§ **Vorliegender Text**
ACTION

The White Maze

Maximilian Barcelli

Sie können den Entdeckerdrang einfach nicht unterdrücken. Für ihren neuen Film „The White Maze“ wagten sich Matthias Haunholder und Matthias Mayr in den eiskalten Nordosten Sibiriens.

Text: Hannes Kropik
Fotos: Jonas Blum

Manchmal ist es besser, gar nicht so genau zu wissen, worauf man sich einlässt. Zum Beispiel, wenn man irgendwie von Jakutsk zum Gora Pobeda gelangen möchte. Das eine ist die Hauptstadt der russischen Teilrepublik Sacha und gilt als kälteste Großstadt der Welt. Das andere ist der „Berg des Sieges“ im Tscherskigebirge und mit 3.003 Metern der höchste Gipfel Ostsibiriens. Dazwischen liegen 1.300 Kilometer Gegend. „Wir hätten nicht gedacht, dass Pasha, unser Pilot, die 42 Stunden lange Strecke ohne Übernachtungspause durchfahren würde“, erinnert sich Matthias Mayr im Gespräch mit dem Wilden Wiener an den Beginn jenes Abenteuers, das sich unter dem Titel „The White Maze“ fantastisch als Freeride-Film zusammenschneiden ließ. „Dabei konnten wir uns auf der so genannten ,Road of Bones‘ bis zum Städtchen Ust-Nera wenigstens mit Spitzengeschwindigkeiten von bis zu 70 Stundenkilometern fortbewegen. Danach ging es querfeldein über zwei weitere Bergpässe. Als der Wagen bei minus 60 Grad Celsius das erste Mal im Schnee stecken geblieben ist, hat Pasha nur gemeint: ‚Das wird uns auf den nächsten 200 Kilometern noch öfter passieren.‘ In diesem Moment habe ich realisiert, was wir uns da eigentlich zutrauen.“

Die beiden Freeride-Profis Matthias „Hauni“ Haunholder, 36, und Matthias Mayr, 35, sind keine Kinder von Traurigkeit. Im Winter davor hatten sie sich in den Kopf gesetzt, einen Vulkan in einem See auf der abgelegenen, im Pazifik befindlichen Kurilen-Insel Onekotan mit Skiern abzufahren. Diese Übung ist gelungen (und wurde in dem großartigen Film „Onekotan – The Lost Island“ dokumentiert). Doch statt nach den lebensgefährlichen Wochen auf der menschenleeren Insel nur noch in touristisch erschlossenen Skigebieten dem Luxus perfekt präparierter Pisten zu frönen, fassten die Ski-Buddys schon am Heimweg die nächste Expedition ins Auge: „Vom Flugzeug aus haben wir dieses unglaublich große weiße Labyrinth bewundert und wussten, dass wir dort Ski fahren würden. Nachdem wir auf Onekotan aber gewaltige Distanzen zu Fuß durch Schneestürme marschieren mussten, war unsere ursprüngliche Idee, einfach mit einem Fallschirm abzuspringen. Dieser Plan war dann aber doch zu riskant – vor allem, weil wir beide keine Fallschirmspringer sind …“

Doch auch so war der Trip zum Gora Pobeda alles andere als ein gemütlicher Sonntagsspaziergang. Begleitet von Fotograf Jonas Blum und den Kameramännern Johannes Aitzetmüller und Moritz Sonntag quartierten sich Hauni und Matthias zuerst einige Tage bei Nomaden ein. Von der Gastfreundschaft waren beide begeistert, bei der Qualität der Speisen driften die Meinungen auseinander. „Es gab Rentierfleisch“, sagt Matthias. „In der Suppe, mit Teigwaren, kalt oder warm, zum Frühstück, zu Mittag, am Abend. Ich habe mich an die Beilagen gehalten.“ Hauni hingegen hat die lokale Spezialität gemundet: „In Österreich holen wir uns das Rindfleisch immer von einem Bergbauern. In Sibirien war ich mir sicher, dass die Rentiere ebenfalls in Einklang mit der Natur gelebt haben. Geschmacklich würde ich es irgendwo zwischen Hirsch und Rind ansiedeln, ich fand es jedenfalls vorzüglich.“

Zu den größten Herausforderungen zählten die tiefen Temperaturen. Natürlich kann man sich mit sechs, sieben Schichten Klamotten die eisige Luft vom Körper halten, Zehen und Finger litten aber enorm, vor allem auf den Strecken, die sie mithilfe von Skidoos zurücklegen konnten. Abhilfe bot letztendlich eine traditionelle Bekleidung der Nomaden: eineinhalb Zentimeter dicke Filzschläuche, die sich die Mitteleuropäer über ihr modernen Schuhwerk schoben. Das Atmen fällt zwischen -35 und -55 °C eben deutlich schwerer, und: „spannend war, wie schnell beim Pissen der Strahl verdampft“.

§ **Gegebene Angaben**
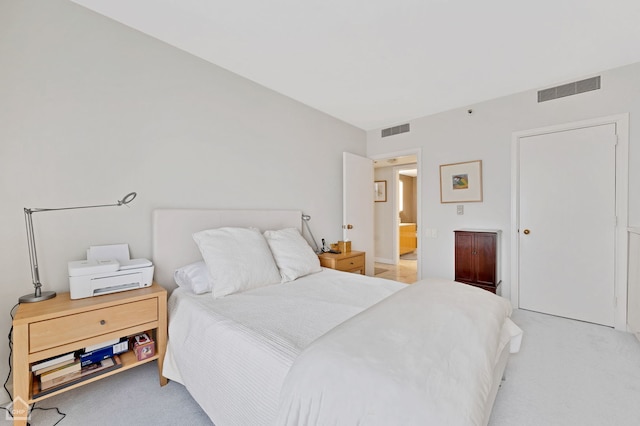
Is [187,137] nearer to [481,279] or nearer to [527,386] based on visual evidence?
[527,386]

§ **Was zu tun ist**
Gib den Abschnitt des Artikels über die Sibirien-Expedition wieder, beginnend bei „Sie können den“ und endend bei „eiskalten Nordosten Sibiriens.“. Tausche dabei „Entdeckerdrang“ gegen „Forscherdrang“.

§ **Richtige Ausgabe**
Sie können den Forscherdrang einfach nicht unterdrücken. Für ihren neuen Film „The White Maze“ wagten sich Matthias Haunholder und Matthias Mayr in den eiskalten Nordosten Sibiriens.